_ACTIVITY_
Images within the entries are to be omitted; the remainder must be reproduced exactly.
*** RECORDS TO USE ***
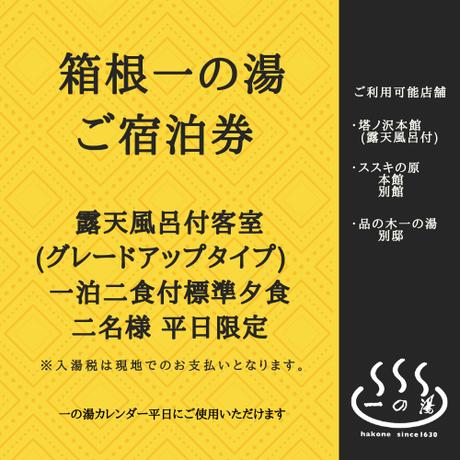 【宿泊券】露天風呂付客室 ペア宿泊券(平日限定・1泊2食付)
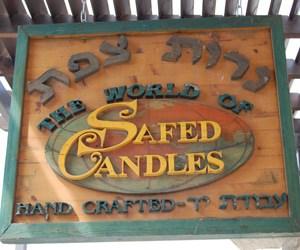 Safed Hanukkah Candles - Blue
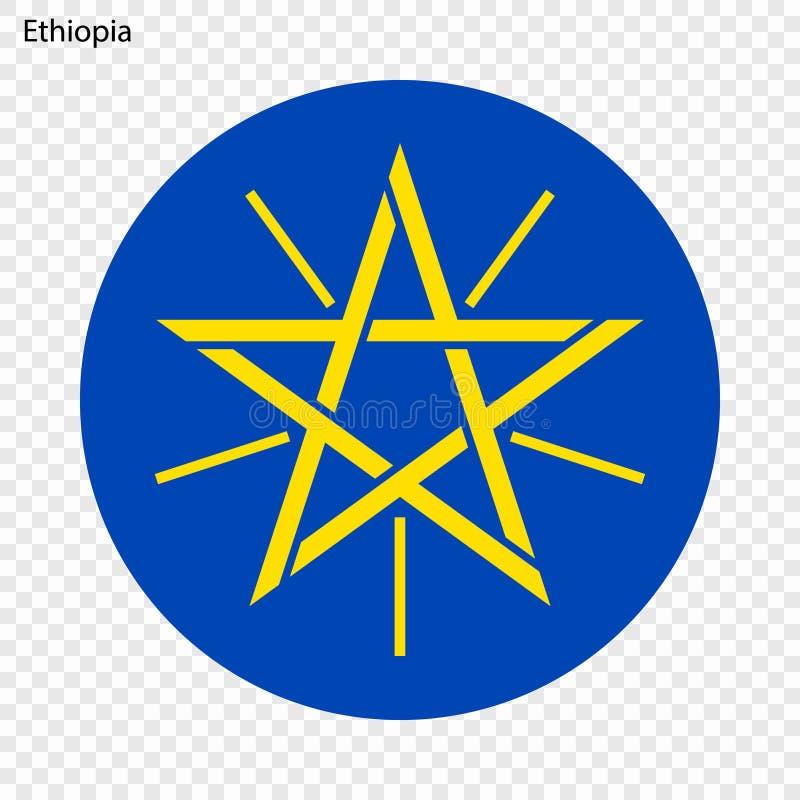 国徽或标志 库存例证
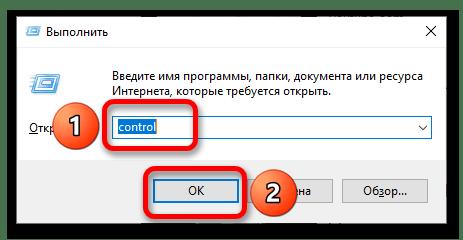 Что делать, если кнопка «Далее» в Google не нажимается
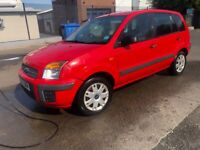 Ford, FUSION, Hatchback, 2007, Manual, 1388 (cc), 5 doors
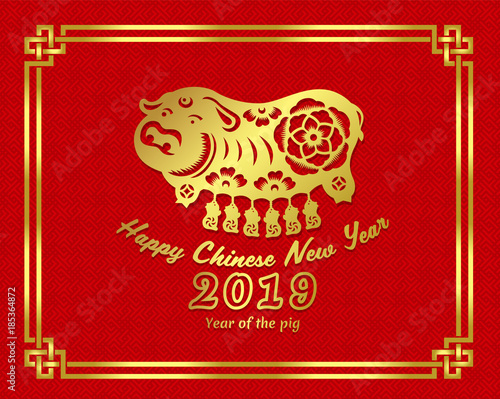 Happy Chinese New Year 2019 Card With Gold Mom Pig And Piggy Zodiac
*** End of RECORDS TO USE ***
_EXERCISE RESPONSE_
 【宿泊券】露天風呂付客室 ペア宿泊券(平日限定・1泊2食付)
 Safed Hanukkah Candles - Blue
 国徽或标志 库存例证
 Что делать, если кнопка «Далее» в Google не нажимается
 Ford, FUSION, Hatchback, 2007, Manual, 1388 (cc), 5 doors
 Happy Chinese New Year 2019 Card With Gold Mom Pig And Piggy Zodiac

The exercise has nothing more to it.